Collected data
----------------------------------------

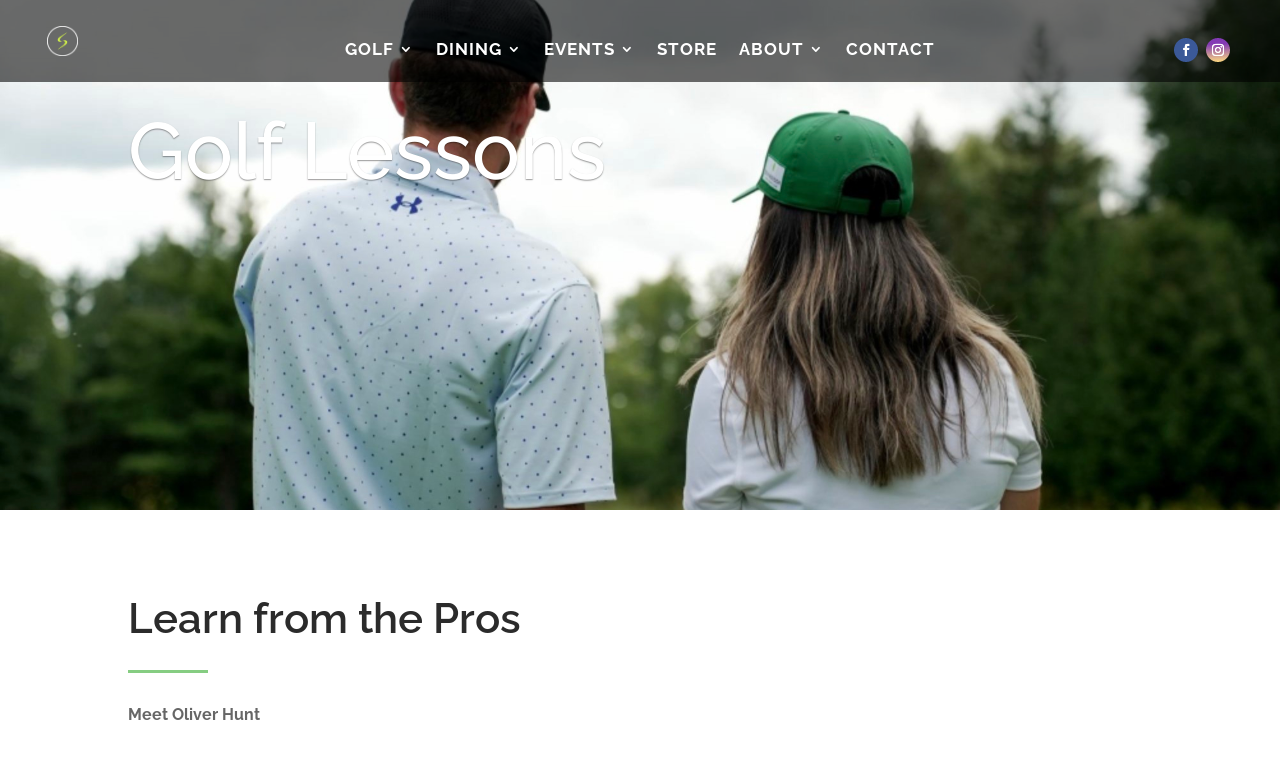

--- FILE ---
content_type: text/css
request_url: https://southbrookgolf.ca/wp-content/et-cache/25427/et-core-unified-25427.min.css?ver=1764959097
body_size: -269
content:
.et_mobile_menu{min-width:70vw}.mobile_nav.opened .mobile_menu_bar:before{content:"\4d"}#main-content .container:before{background:none}@media (min-width:981px){#left-area{width:100%;padding:23px 0px 0px!important;float:none!important}}.et_mobile_menu{overflow-y:scroll!important;max-height:80vh!important;-overflow-scrolling:touch!important;-webkit-overflow-scrolling:touch!important}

----------------------------------------

## Task details:
Your answer should be the lines from the one containing "content_type: text/css" to the end of the entries above, restated exactly and alone.

## Response area:
content_type: text/css
request_url: https://southbrookgolf.ca/wp-content/et-cache/25427/et-core-unified-25427.min.css?ver=1764959097
body_size: -269
content:
.et_mobile_menu{min-width:70vw}.mobile_nav.opened .mobile_menu_bar:before{content:"\4d"}#main-content .container:before{background:none}@media (min-width:981px){#left-area{width:100%;padding:23px 0px 0px!important;float:none!important}}.et_mobile_menu{overflow-y:scroll!important;max-height:80vh!important;-overflow-scrolling:touch!important;-webkit-overflow-scrolling:touch!important}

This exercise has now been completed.